In the excerpt on deadlock prevention, what does a process do with its reserved tokens when it receives the pusher while neither in its critical section nor enabled to enter it?

### SELECTED EXTRACT
----
Figure 2: Possible deadlock. 

We can prevent deadlock by adding a new type of token, called the pusher (the message PushT). If the 
system is in a legitimate state, there is exactly one pusher. It permanently circulates through the virtual 
ring, and prevents a process that is not in the critical section from holding resource tokens forever. When 
a process receives the pusher, it releases all its reserved tokens, unless if it is either in its critical section 
(State = In) or is enabled to enter its critical section (State = Req and |RSet| > Need). In either case, it 
retransmits the pusher. 

The pusher protects the system from deadlock. However, it can cause livelock; an example is shown 
in Figure 3, for 2-out-of-3 exclusion in a tree of three processes. In Configuration (i), every process is a 
requester: r and b request one resource token and a requests two resource tokens. Also, every process has 
a resource token in one of its incoming channels, and none holds any resource token. Finally, the pusher is 
in the channel from a to r behind a resource token. Every process will collect the incoming resource token, 
and the system will reach the Configuration (ii) where r and b execute their critical section while a is still 
waiting for a resource token and the pusher is reaching r. When r receives the pusher, it retransmits it to 
b, while keeping its resource token, as shown in Configuration (in). Similarly, b receives the pusher while 
executing its critical section, and retransmits it immediately to r, as shown in Configuration (iv), after which 
r retransmits the pusher to a (Configuration (w)). Assume now that a receives the pusher while r and b 
leave their critical sections. We obtain Configuration (vi): a must release its resource tokens because of 
the pusher. In Configuration (vii), r directly retransmits the resource token it receives because it is not a 
requester. Finally, r and b again become requesters for one resource token in Configuration (viii), which is 
identical to Configuration (i). We can repeat this cycle indefinitely, and process a never satisfies its request.
----
### RECORDED INFORMATION
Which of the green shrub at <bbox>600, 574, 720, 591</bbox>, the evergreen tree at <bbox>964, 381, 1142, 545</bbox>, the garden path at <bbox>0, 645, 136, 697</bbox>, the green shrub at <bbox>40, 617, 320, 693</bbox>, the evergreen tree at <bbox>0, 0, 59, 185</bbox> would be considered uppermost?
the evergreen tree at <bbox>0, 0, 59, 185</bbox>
----
### EXERCISE OUTPUT
It releases all its reserved tokens.